### [THE TASKS]
a. Which competitions are named in the text on top-six play-offs? List every one.
b. Pick up the text on top-six play-offs after its final sentence and write the next part.

## Start GIVEN TEXT

= Top-six play-offs =

British rugby league play-off system

A Top-six play-off is a structure for a sporting tournament that determines the winner based off the best six teams in the previous rounds. The top two seeds are offered a shorter, safer path to the final while the 3rd to 6th seeds must win a series of elimination rounds to stay in the competition.

A top six structure replaced a top-five play-off system to determine the winners of the Super League competition in British rugby league from 2002 through to 2008.

Apart from the grand final, all matches were staged at the home ground of the team placed higher in the final league table. A similar system was used by the Australian National Soccer League. The A-League uses the same system to determine its champions, but with a subtle difference outlined below.

From week two on, the top-six play-offs system reflects exactly the Page playoff system.

With the expansion of Super League from 12 teams to 14 for 2009, the number of teams making the play-offs increased from 6 to 8. For details of the new system, see Super League play-offs.

## End GIVEN TEXT
## Start DATA PROVIDED

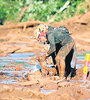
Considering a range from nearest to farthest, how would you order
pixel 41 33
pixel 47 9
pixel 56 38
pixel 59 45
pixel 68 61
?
pixel 41 33, pixel 56 38, pixel 59 45, pixel 68 61, pixel 47 9

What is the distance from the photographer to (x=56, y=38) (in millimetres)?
8328

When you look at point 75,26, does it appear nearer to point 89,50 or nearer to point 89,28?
point 89,28

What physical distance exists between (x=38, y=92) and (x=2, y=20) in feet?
74.9

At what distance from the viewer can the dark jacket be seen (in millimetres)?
8086

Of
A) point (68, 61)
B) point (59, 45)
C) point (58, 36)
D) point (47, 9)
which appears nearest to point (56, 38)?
point (58, 36)

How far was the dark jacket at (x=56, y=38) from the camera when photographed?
8086 mm

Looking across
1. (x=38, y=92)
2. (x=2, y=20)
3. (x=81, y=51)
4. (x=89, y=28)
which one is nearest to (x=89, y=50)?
(x=81, y=51)

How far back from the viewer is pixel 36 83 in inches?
299

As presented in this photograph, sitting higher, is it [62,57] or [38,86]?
[62,57]

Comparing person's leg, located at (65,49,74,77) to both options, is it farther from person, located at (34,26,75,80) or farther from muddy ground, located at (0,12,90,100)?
muddy ground, located at (0,12,90,100)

## End DATA PROVIDED

### [RESULTS IN ORDER]
a. Super League, Australian National Soccer League, A-League

b.
==How it worked==

Week one
- Elimination semi-final A: 3rd vs 6th
- Elimination semi-final B: 4th vs 5th

Week two
- Qualification final: 1st vs 2nd
- Elimination final: winners of elimination semi-final A vs winners of elimination semi-final B

Week three
- Preliminary final: losers of qualification match vs winners of elimination final

Week Four
- Grand final: winners of Qualification Match vs winners of Final Qualifier

==The A-League system==
(System used in season 2009/10, 2010/11,2011/12)

Week one
- Major semi-final leg 1: 2nd vs 1st
- Elimination semi-final A: 3rd vs 6th
- Elimination semi-final B: 4th vs 5th

Week two
- Major semi-final leg 2: 1st vs 2nd
- Minor semi-final : elimination semi-final A winner vs elimination semi-final B winner

Week three
- Preliminary final: loser of major semi-final vs winner of minor semi-final

Week four
- Grand final: winner of major semi-final vs winner of preliminary final

(System used after season 2012/13, which is also adopted to World Curling Championships since 2018):

Week one
- Elimination final A: 3rd vs 6th
- Elimination final B: 4th vs 5th

Week two
- semi-final A: higher ranked elimination final winner vs 2nd
- semi-final B: lower ranked elimination final winner vs 1st

Week three
- Grand final: higher ranked semifinal winner vs lower ranked semifinal winner

==Competitions==
In addition to the Super League, the top-six system is also used in the Championship and the Championship One, as well Rugby League Conference National. A modified method was used in the 2018 Australian domestic limited-overs cricket tournament.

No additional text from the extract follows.